# TO BE DONE
Could you express the records from the line with "For the items" up to and including the line with "In the visual" as a JSON list of strings, one per line, with blank lines and any pictures left out?

# PROVIDED MATERIAL
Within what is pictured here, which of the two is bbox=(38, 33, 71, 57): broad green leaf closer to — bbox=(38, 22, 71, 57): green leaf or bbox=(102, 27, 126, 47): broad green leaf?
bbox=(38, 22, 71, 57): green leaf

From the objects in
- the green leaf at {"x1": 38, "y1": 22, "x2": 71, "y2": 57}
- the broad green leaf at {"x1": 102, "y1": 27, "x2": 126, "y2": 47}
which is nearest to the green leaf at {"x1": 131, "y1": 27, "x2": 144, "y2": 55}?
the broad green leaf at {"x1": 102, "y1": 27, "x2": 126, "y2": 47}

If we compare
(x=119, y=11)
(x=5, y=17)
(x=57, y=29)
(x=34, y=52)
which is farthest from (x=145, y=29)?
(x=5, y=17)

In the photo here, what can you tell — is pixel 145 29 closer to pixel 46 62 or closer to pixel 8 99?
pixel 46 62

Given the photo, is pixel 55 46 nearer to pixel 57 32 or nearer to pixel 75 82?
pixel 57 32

==

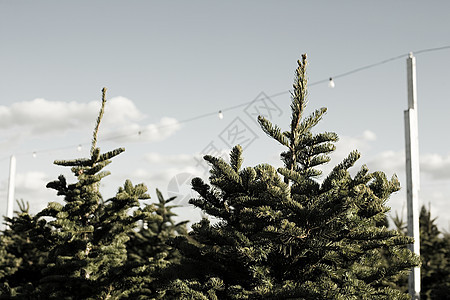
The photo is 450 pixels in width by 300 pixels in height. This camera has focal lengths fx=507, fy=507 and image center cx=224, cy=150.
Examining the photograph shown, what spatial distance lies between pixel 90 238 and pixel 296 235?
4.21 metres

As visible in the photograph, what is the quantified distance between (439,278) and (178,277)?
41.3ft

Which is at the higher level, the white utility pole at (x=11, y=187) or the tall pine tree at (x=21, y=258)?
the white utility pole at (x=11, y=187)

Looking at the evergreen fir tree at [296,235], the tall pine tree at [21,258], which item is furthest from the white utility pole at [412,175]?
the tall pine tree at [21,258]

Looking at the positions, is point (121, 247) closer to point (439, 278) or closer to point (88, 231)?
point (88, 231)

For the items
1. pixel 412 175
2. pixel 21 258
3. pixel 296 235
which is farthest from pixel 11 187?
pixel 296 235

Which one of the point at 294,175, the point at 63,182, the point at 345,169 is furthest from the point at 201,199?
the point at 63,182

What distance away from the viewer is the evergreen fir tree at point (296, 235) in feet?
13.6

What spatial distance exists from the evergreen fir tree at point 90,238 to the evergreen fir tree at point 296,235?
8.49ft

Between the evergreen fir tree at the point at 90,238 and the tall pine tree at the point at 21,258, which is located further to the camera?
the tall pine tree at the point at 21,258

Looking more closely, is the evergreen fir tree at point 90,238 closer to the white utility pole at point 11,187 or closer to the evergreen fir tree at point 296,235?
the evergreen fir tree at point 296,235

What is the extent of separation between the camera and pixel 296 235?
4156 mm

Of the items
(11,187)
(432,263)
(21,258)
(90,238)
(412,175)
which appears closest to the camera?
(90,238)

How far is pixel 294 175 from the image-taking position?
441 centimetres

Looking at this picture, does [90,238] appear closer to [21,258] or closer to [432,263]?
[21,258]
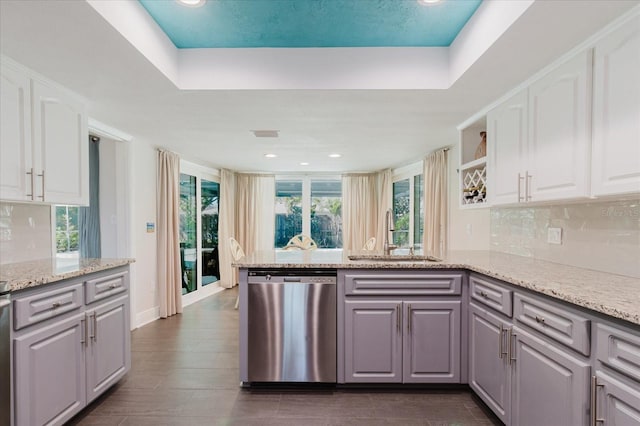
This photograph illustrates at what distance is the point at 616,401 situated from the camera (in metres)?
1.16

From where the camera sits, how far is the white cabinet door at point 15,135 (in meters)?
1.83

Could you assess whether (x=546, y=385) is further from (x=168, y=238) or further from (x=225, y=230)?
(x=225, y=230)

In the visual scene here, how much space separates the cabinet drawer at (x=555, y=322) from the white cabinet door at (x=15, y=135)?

---

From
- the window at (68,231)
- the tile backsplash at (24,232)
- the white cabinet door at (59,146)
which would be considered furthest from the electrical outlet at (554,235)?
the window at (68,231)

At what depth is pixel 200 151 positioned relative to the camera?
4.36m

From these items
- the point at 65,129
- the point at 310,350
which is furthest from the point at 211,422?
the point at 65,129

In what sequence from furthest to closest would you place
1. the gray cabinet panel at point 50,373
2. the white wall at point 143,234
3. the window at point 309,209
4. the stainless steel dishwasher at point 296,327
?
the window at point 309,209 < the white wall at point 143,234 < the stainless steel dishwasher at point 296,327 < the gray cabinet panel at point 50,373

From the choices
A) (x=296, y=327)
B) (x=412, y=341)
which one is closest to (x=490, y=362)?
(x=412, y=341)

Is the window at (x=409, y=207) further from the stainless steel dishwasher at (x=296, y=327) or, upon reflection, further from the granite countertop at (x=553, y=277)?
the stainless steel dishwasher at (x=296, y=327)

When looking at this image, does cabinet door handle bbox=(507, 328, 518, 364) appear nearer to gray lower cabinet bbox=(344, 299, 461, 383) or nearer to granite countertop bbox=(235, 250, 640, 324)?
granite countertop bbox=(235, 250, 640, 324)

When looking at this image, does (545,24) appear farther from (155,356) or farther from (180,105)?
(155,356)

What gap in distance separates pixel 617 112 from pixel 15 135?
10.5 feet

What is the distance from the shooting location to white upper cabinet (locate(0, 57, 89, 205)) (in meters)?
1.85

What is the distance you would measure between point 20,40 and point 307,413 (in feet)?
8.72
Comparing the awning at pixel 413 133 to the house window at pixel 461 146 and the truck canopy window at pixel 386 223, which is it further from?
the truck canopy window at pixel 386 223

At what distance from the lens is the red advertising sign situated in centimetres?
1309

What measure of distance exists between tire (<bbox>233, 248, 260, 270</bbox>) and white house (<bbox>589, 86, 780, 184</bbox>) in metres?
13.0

# TASK RESPONSE
[
  "For the items",
  "1. pixel 412 175",
  "2. pixel 21 258",
  "3. pixel 296 235",
  "which is farthest from pixel 11 187?",
  "pixel 296 235",
  "Which one of the point at 294,175, the point at 63,182, the point at 345,169 is furthest from the point at 201,199?",
  "the point at 63,182",
  "What distance away from the viewer is the evergreen fir tree at point (296, 235) in feet?",
  "13.6",
  "What spatial distance exists from the evergreen fir tree at point 90,238 to the evergreen fir tree at point 296,235?",
  "8.49ft",
  "Between the evergreen fir tree at the point at 90,238 and the tall pine tree at the point at 21,258, which is located further to the camera?",
  "the tall pine tree at the point at 21,258",
  "Looking more closely, is the evergreen fir tree at point 90,238 closer to the white utility pole at point 11,187 or closer to the evergreen fir tree at point 296,235?",
  "the evergreen fir tree at point 296,235",
  "What is the extent of separation between the camera and pixel 296 235?",
  "4156 mm",
  "Of the items",
  "(11,187)",
  "(432,263)",
  "(21,258)",
  "(90,238)",
  "(412,175)",
  "which appears closest to the camera?",
  "(90,238)",
  "How far is pixel 294 175 from the image-taking position?",
  "441 centimetres",
  "Looking at this picture, does [90,238] appear closer to [21,258] or closer to [432,263]?",
  "[21,258]",
  "This photograph illustrates at what distance is the point at 616,401 situated from the camera (in metres)?",
  "1.16",
  "From where the camera sits, how far is the white cabinet door at point 15,135 (in meters)?",
  "1.83",
  "Could you assess whether (x=546, y=385) is further from (x=168, y=238) or further from (x=225, y=230)?",
  "(x=225, y=230)",
  "In the visual scene here, how much space separates the cabinet drawer at (x=555, y=322) from the white cabinet door at (x=15, y=135)?"
]